* Study questions:
1 – In the project summary on protease modulators, what three tools does the proposal seek to combine?
2 – Continue the project summary on protease modulators from where it stops.

Project Summary
Modulating the activity of proteases is a central strategy for treating cancer, autoimmunity, and infection. However, the
discovery and design of selective and potent therapeutics targeting proteases (small-molecules and antibodies) largely rely
on inefficient, iterative processes. As a result, it takes several years to develop a protease drug, and even then, most protease
drugs are active site inhibitors that often suffer from low selectivity in distinguishing related proteases. Due to the
complexity of proteolytic dysregulation, restoring homeostasis requires not only selective inhibitors but also ligands that
can reprogram protease selectivity. Unfortunately, no platform exists to engineer protease modulators based on systematic,
and quantitative design principles.
To address these challenges, this proposal seeks to combine for the first time Machine Learning tools, Next-
Generation DNA sequencing, and a yeast-based high-throughput functional screen to accelerate the isolation and
design of nanobody-based protease modulators. The functional selection will perform two tasks: (i) select nanobodies
from synthetic libraries based on a desired function and (ii) correlate ligand: epitope interactions to a functional outcome.

* Stored data:
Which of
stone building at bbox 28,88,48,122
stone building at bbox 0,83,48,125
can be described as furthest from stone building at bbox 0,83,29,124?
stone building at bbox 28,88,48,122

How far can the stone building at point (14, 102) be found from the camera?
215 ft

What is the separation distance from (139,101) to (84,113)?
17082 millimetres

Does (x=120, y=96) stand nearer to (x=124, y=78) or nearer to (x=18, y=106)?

* Answers for the exercise:
1 – Machine Learning tools, Next-Generation DNA sequencing, and a yeast-based high-throughput functional screen.

2 –
These experiments will generate high-quality datasets that will train machine learning algorithms (ML) to predict the
potency, selectivity, and mechanisms of nanobody-based modulators based on their sequence features alone.
This machine learning-aided strategy will accelerate the discovery of rare and potent protease modulators and
bypass the limitations of structure-based methods. Moreover, curated datasets of protease modulatory nanobody sequences
will provide reference and design guidelines for future experimental and in silico campaigns. This work is of significant
interest to biomedical research and public health and includes select proteases such as Hepatitis C virus protease, MMPs,
transmembrane serine protease 2 (COVID-19), ß-secretase, and insulin-degrading enzyme. Moreover, the proposed studies
provide a foundation to answering fundamental biochemical questions on how synthetic ligands can map and modulate the
functional landscape of proteases and other protein-modifying enzymes.